#### Classification
Identifying which category an object belongs to
E.g. Spam detection

#### Regression
Predicting an attribute associated with an object
E.g. Stock prices prediction - what is a stock going to be worth tomorrow?
E.g. weather

#### Clustering
Taking an automatic grouping of similar objects into sets
E.g. Customer segmentation

#### Model Selection
Comparing, validating and choosing parameters and models.
E.g. Imporving model accuracy via parameter tuning

#### Dimesionality Reduction
Reducing the number of random variables to consifer
E.g. To increase model efficiency

#### Pre-processing
Feature extraction and normalisation
E.g. Transforming input data such as text for use in machine learning algorithms


<br>

SciKit learn works on NUmpy arrays - homogenous arrays - have one datatype - different from DataFrames

We assume that our input data is a matrix where Each row corresponds to one sample and each column corresponds to one feature

In classification or regression, outputs or labels - different objects one for data and one for targets

Most of the algorithms in sklearn assume that everything is a float - by default none of these work with categorical variables or missing values - this must be kept in mind

### Supervised Machine Learning

#### Machine learning pipeline:

INSERT Supervised Machine Learning Image::

clf = RandomForestClassifier()

The above is an example is an object that encapsulates the algorithm for building the model and for making predictions - it will also store all the model parameters/

If you call clf.fit() - this will build the model and store all the trees and the splits of the trees, from the RandomForestClassifier.

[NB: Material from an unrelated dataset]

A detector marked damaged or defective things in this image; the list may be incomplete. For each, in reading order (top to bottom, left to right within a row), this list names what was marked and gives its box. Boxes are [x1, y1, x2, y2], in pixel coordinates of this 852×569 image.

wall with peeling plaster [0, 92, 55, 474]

All models have this fit() function and looks the same way - always get the training data (x_train), and if it's a supervised algorithm it also gets the outputs, y_train.

If you apply the new data, you use clf.predict() on the object - you can use any new data you have, and it will return the predicions according to the model.

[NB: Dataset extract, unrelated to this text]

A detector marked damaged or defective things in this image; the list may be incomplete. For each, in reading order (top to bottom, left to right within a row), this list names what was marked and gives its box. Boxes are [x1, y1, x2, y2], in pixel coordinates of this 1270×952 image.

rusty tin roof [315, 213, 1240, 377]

There is also the score() function, which is a helper function that has both the prediction and it evaluates against some known truths - to provide information on the accuracy of the model.

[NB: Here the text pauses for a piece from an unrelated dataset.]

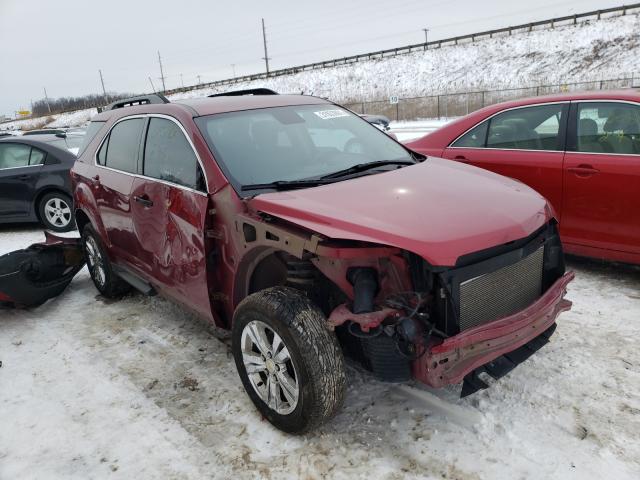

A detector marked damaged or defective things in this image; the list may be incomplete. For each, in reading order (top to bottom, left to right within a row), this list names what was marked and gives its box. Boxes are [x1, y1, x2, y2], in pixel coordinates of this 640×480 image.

damaged red suv [71, 89, 576, 432]
crumpled hood [248, 159, 552, 268]
damaged front bumper [416, 270, 576, 390]
exposed grille [458, 248, 544, 330]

This is the most common interface for Sklearn and all models for regression and classification will follow it.

Fit() and Predict() are the core methods, used on the object, clf.**

### Unsupervised Learning

This is another interface in SKlearn, in unsupervised learning and preprocessing, where somebody gives you a trained dataset and you want to do a principle component analysis (PCA_.

You have training data, you have no labels or known truths - you just have your matrix, 'x' and you build your model from this.

Then when you get new data, or have your test data - you want to apply this model and it will give you a new view of the data.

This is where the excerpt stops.